Another study is using a formulation of tenofovir gel with less glycerin, a common additive found in many gel-like products, in the hope that this will make it better tolerated when used in the rectum. Laboratory tests of the reformulated gel suggest it is just as effective as the original formulation but less irritating to the epithelium — the layer of cells that serves as a protective barrier inside the rectum. That study began in October 2010 and is enrolling 60 men and women at three sites: the University of Pittsburgh, the University of Alabama at Birmingham and Fenway Health in Boston.
In addition to Drs. Anton and McGowan, other authors of the current study are Ross Cranston of the University of Pittsburgh; Alex Carballo-Dieguez of Columbia University; Angela Kashuba of the University of North Carolina; Elena Khanukhova, Julie Elliott and William Cumberland of UCLA; Laura Janocko, of the Microbicide Trials Network (MTN) and Magee-Womens Research Institute; and Christine Mauck of CONRAD.
The study was a collaboration between the Microbicide Development Program at UCLA and the MTN. UCLA's Microbicide Development Program is funded by the Division of AIDS Integrated Preclinical/Clinical Program for HIV Topical Microbicides at the National Institute of Allergy and Infectious Diseases. The study products were developed by Gilead Sciences Inc., of Foster City, Calif., which assigned the rights for tenofovir gel to the International Partnership for Microbicides of Silver Spring, Md., and CONRAD, of Arlington, Va., in December 2006. Gilead Sciences and CONRAD provided the study products free of charge.
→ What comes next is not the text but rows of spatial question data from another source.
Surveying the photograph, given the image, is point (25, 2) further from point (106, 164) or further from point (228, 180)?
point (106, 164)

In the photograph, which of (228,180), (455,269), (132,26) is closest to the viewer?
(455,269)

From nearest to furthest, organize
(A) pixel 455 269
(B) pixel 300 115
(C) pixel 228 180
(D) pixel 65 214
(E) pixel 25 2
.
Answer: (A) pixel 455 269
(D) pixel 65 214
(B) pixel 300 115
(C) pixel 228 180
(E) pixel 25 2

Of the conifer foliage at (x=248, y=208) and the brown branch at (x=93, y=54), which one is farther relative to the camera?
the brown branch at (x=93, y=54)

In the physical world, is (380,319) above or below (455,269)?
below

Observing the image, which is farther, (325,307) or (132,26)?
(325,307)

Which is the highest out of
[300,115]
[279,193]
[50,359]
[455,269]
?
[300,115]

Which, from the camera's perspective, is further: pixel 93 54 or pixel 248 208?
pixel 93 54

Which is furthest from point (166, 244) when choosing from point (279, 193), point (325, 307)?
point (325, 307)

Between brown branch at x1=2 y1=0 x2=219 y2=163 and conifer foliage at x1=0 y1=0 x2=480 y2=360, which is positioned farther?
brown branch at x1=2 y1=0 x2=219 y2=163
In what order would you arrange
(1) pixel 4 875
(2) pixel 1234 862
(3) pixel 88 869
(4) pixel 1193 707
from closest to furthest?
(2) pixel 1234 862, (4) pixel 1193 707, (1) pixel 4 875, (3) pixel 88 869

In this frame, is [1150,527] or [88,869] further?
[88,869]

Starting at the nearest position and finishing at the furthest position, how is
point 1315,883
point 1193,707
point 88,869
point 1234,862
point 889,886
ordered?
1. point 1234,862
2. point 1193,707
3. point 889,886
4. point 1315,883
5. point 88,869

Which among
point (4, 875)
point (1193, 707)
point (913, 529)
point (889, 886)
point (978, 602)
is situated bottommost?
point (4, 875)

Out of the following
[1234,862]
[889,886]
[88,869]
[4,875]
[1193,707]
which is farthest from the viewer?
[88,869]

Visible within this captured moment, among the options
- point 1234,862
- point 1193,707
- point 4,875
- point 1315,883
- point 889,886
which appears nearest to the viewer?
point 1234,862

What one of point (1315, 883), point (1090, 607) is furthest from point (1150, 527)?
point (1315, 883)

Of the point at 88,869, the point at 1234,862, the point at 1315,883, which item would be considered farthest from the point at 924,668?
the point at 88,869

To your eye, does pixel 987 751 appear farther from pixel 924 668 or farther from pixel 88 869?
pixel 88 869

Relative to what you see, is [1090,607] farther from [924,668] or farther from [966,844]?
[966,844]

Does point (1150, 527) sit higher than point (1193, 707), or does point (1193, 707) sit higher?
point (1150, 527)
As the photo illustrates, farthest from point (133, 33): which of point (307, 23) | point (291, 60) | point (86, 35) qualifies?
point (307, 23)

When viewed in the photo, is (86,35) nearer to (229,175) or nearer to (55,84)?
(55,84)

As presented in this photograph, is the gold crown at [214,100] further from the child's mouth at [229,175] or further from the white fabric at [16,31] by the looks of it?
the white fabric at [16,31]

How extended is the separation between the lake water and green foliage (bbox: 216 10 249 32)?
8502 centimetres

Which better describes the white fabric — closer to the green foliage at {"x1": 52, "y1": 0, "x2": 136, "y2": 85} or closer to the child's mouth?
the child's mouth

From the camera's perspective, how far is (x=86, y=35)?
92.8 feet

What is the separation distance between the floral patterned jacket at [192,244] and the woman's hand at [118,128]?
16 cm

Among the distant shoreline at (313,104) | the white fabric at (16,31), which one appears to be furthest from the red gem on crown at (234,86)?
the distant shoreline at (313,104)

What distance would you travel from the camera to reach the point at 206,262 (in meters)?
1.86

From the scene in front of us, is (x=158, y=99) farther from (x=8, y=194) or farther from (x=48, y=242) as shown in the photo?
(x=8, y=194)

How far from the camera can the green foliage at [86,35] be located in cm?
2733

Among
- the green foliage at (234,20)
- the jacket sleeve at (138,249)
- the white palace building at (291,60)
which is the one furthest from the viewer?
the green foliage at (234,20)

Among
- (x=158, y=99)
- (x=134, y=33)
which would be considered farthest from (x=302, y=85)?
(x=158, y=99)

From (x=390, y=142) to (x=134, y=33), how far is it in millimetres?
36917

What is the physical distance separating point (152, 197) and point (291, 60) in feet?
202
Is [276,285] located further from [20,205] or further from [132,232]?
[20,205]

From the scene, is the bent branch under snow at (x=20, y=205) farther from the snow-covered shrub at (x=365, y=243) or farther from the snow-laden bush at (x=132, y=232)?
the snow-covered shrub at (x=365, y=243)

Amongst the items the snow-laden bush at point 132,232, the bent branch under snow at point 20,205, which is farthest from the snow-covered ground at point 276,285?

The Microbicide Trials Network (MTN) is an HIV/AIDS clinical trials network established in 2006 by the National Institute of Allergy and Infectious Diseases with co-funding from the Eunice Kennedy Shriver National Institute of Child Health and Human Development and the National Institute of Mental Health, all components of the U.S. National Institutes of Health. Based at Magee-Womens Research Institute and the University of Pittsburgh, the MTN brings together international investigators and community and industry partners who are devoted to preventing or reducing the sexual transmission of HIV through the development and evaluation of products applied topically to mucosal surfaces or administered orally.
The UCLA AIDS Institute, established in 1992, is a multidisciplinary think tank drawing on the skills of top-flight researchers in the worldwide fight against HIV and AIDS, the first cases of which were reported in 1981 by UCLA physicians. Institute members include researchers in virology and immunology, genetics, cancer, neurology, ophthalmology, epidemiology, social sciences, public health, nursing and disease prevention. Their findings have led to advances in treating HIV, as well as other diseases, such as hepatitis B and C, influenza and cancer.